- **PROVIDED DATA**:
▼
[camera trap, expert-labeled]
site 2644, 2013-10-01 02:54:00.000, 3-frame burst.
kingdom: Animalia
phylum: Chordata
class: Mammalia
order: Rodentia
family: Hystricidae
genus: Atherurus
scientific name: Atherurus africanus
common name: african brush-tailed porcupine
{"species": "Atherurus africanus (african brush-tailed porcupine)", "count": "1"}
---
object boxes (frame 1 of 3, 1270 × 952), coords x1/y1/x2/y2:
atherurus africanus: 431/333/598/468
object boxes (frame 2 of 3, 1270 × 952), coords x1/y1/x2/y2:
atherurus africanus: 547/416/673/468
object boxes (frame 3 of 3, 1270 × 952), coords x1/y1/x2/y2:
▲
- **TASK DIRECTIONS**: Could you print, word for word, the line containing "family: Hystricidae" and every line after it through the end of the records, and nothing else?

- **SOLUTION TO THIS TASK**:
family: Hystricidae
genus: Atherurus
scientific name: Atherurus africanus
common name: african brush-tailed porcupine
{"species": "Atherurus africanus (african brush-tailed porcupine)", "count": "1"}
---
object boxes (frame 1 of 3, 1270 × 952), coords x1/y1/x2/y2:
atherurus africanus: 431/333/598/468
object boxes (frame 2 of 3, 1270 × 952), coords x1/y1/x2/y2:
atherurus africanus: 547/416/673/468
object boxes (frame 3 of 3, 1270 × 952), coords x1/y1/x2/y2:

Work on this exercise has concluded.